= AIM OF THE EXERCISE =
Gather each line in the entries below that contains the string "visor". Case counts, so match capital and lowercase letters precisely.

Start

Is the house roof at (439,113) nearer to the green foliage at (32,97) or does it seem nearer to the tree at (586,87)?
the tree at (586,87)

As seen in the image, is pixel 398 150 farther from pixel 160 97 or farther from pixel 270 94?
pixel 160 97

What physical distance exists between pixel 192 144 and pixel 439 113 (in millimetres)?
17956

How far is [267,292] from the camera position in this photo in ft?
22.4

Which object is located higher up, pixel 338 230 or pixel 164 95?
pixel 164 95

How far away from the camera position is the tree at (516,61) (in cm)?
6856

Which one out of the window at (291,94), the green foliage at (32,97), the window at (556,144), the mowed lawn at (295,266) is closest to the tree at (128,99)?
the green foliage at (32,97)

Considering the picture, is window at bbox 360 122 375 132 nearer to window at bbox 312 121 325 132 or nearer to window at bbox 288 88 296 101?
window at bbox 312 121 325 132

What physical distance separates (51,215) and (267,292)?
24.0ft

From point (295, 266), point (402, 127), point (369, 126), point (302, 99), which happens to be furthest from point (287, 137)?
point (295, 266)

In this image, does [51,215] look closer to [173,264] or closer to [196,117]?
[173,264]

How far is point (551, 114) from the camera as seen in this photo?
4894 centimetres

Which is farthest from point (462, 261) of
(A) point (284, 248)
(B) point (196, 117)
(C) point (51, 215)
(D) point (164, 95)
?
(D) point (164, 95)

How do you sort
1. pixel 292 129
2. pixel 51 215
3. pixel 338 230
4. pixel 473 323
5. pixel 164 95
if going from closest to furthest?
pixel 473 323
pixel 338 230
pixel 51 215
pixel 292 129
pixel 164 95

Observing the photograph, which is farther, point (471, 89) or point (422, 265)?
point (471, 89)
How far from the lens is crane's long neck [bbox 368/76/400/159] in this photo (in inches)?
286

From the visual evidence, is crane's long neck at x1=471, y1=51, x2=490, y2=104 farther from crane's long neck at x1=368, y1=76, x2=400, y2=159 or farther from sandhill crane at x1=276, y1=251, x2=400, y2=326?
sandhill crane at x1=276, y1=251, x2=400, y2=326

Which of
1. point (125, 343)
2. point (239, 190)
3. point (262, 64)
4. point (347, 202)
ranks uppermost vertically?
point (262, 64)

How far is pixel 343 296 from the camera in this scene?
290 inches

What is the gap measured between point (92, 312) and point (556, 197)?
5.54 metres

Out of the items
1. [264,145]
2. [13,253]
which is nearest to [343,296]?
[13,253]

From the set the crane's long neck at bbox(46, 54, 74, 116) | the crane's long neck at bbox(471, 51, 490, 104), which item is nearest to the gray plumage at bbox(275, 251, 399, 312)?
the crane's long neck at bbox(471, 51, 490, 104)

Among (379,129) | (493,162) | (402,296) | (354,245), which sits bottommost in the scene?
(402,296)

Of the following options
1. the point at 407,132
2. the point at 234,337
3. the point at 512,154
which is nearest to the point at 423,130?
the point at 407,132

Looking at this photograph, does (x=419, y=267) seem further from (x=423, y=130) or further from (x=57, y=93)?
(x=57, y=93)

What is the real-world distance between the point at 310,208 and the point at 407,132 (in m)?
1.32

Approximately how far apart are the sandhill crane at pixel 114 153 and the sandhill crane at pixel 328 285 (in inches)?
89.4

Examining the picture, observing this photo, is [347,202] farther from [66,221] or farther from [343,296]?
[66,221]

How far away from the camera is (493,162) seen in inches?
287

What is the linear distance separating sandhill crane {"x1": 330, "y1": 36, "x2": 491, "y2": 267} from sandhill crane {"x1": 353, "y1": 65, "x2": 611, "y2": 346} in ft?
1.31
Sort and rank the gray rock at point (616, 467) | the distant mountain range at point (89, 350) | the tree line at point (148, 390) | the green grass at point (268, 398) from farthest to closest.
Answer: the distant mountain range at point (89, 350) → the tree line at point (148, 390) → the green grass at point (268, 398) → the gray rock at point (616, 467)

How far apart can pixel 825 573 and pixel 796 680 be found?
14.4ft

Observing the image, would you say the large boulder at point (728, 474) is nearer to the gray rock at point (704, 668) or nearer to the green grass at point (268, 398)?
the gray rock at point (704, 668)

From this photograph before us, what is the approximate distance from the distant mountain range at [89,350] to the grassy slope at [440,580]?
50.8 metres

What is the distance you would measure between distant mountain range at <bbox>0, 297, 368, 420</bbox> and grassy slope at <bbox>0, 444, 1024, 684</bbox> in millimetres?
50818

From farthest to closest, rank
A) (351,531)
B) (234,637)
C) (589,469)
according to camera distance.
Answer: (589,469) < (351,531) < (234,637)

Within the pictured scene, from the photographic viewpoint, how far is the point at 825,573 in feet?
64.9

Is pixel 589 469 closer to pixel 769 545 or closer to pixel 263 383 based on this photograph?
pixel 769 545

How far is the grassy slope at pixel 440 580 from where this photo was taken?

End
Start

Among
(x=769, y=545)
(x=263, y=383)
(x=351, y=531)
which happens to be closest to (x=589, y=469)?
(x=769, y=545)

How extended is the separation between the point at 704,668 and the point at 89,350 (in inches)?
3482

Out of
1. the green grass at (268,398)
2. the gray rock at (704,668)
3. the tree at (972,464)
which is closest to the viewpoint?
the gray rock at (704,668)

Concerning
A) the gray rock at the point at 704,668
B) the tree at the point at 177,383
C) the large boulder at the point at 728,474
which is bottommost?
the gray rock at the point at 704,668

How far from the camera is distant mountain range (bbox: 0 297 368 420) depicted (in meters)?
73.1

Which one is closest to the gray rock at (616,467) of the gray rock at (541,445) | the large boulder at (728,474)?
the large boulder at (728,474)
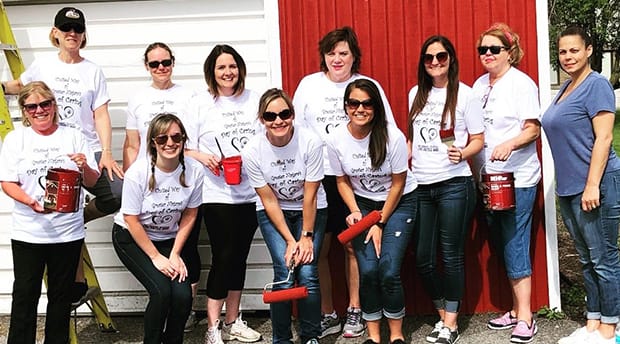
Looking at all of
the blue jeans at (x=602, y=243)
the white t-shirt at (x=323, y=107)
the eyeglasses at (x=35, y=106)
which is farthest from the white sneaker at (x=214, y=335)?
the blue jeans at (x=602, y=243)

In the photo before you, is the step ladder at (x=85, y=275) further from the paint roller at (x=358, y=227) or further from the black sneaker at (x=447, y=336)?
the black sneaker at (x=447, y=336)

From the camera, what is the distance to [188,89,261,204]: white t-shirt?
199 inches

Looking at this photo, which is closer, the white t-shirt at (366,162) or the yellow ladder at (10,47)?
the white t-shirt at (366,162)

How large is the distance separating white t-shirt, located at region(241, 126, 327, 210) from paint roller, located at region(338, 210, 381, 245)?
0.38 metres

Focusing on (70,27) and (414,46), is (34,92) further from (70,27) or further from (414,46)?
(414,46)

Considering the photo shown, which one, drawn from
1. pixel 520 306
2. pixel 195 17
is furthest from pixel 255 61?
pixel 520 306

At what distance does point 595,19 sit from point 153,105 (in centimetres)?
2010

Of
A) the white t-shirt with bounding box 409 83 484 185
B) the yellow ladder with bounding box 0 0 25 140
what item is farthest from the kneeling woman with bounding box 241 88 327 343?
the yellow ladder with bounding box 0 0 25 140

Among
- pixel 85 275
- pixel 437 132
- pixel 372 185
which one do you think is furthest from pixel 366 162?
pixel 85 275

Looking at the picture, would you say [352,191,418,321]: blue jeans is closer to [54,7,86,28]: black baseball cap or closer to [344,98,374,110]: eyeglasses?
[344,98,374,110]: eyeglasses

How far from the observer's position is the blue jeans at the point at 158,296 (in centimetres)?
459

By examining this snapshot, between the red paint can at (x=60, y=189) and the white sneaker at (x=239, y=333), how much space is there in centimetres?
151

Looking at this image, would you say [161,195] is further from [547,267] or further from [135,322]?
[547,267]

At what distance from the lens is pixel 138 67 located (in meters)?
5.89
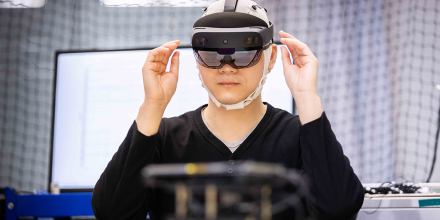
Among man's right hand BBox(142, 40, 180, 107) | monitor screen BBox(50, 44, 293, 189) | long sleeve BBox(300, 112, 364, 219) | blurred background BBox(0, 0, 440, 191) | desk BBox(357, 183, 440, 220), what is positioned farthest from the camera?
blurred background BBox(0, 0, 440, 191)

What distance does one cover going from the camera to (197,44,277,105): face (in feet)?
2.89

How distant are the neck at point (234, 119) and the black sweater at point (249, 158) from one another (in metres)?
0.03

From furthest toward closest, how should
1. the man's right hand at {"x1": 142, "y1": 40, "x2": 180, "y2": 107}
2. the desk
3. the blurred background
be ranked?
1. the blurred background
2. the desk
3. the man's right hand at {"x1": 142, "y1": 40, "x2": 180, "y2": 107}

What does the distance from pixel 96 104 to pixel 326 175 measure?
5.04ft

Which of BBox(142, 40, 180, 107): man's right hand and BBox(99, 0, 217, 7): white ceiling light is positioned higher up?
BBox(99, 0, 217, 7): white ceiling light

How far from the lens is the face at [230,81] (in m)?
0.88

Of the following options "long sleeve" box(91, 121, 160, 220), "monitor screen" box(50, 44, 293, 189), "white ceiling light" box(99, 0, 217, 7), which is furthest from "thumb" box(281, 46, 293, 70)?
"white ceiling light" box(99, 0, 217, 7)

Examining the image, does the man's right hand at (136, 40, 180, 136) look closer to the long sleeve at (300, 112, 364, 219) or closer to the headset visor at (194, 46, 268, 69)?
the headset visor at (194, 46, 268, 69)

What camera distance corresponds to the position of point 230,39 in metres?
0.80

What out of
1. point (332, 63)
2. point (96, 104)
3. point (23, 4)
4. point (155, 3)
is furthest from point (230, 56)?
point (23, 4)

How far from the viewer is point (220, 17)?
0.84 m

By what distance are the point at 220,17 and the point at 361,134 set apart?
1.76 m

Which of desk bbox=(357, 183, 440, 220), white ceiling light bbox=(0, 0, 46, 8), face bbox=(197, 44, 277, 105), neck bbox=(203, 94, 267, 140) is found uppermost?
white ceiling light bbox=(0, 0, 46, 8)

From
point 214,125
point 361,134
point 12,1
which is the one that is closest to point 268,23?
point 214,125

End
Start

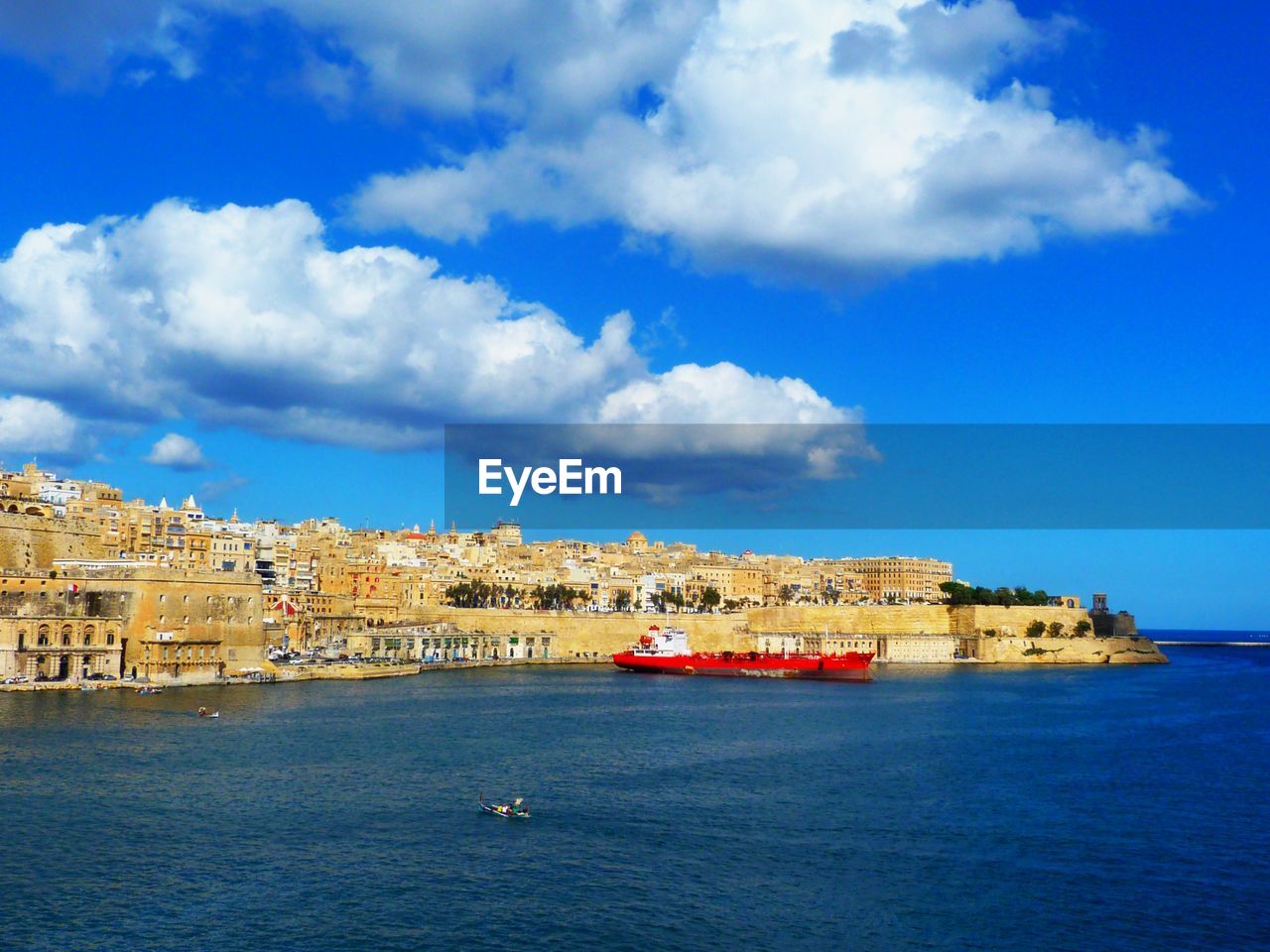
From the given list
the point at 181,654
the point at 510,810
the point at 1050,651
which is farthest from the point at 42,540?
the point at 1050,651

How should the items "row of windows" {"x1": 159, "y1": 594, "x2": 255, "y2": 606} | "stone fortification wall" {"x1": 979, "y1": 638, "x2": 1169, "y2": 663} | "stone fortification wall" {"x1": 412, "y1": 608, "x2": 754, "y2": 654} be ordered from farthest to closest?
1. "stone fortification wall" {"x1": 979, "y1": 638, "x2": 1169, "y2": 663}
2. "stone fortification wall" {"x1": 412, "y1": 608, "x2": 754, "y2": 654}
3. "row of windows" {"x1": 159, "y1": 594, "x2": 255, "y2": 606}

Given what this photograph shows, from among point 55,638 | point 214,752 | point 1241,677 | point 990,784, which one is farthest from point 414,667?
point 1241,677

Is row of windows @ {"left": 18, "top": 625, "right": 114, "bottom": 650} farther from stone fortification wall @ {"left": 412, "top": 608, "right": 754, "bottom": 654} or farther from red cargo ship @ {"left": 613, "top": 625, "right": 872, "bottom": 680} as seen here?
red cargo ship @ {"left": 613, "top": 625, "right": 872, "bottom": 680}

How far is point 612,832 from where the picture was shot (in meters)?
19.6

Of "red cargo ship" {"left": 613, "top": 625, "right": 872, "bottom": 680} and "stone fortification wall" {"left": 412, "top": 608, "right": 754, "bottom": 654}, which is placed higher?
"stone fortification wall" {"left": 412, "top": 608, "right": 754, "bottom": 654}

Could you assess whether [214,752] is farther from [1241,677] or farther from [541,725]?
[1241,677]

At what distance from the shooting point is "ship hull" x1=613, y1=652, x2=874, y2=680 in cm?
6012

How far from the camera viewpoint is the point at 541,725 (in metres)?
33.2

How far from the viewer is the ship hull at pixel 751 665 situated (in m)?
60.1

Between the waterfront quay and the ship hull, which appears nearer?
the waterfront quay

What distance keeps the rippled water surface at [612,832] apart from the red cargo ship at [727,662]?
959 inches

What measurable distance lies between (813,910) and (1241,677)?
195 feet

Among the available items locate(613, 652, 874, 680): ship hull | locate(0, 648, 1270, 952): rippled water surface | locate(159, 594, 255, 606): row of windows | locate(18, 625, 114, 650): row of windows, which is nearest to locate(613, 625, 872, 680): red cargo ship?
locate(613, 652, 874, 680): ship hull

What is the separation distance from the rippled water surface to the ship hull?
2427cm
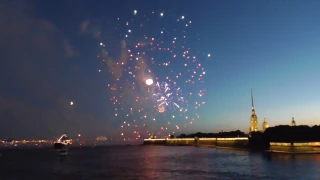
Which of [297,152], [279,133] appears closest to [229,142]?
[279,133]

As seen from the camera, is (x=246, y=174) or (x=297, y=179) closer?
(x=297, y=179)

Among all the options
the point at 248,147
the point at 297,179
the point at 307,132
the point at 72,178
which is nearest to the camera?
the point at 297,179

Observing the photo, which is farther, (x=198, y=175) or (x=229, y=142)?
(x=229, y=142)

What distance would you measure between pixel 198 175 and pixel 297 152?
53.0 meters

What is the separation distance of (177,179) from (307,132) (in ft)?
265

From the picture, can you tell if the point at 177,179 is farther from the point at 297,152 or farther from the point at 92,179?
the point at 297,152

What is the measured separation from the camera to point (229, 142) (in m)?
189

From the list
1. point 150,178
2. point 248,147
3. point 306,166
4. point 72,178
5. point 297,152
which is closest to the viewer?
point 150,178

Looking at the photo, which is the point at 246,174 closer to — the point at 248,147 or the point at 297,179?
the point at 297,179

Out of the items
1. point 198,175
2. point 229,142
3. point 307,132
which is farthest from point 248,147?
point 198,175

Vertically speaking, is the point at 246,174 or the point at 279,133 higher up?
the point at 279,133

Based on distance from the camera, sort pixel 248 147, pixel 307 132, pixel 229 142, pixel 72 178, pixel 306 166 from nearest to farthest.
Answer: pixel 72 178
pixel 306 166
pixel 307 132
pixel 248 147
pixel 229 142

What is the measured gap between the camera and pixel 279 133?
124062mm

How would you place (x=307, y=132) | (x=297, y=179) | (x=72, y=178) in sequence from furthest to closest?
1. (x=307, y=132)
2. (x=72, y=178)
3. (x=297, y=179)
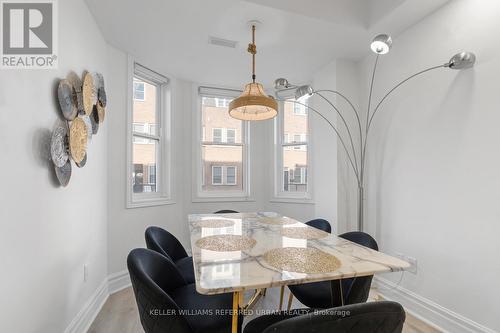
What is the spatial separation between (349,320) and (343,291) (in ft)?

End

= RESPONSE FOR THIS EXERCISE =
Examining the image, does the man's right hand at (136, 40, 180, 136) look closer to the long sleeve at (300, 112, 364, 219) or closer to the headset visor at (194, 46, 268, 69)?
the headset visor at (194, 46, 268, 69)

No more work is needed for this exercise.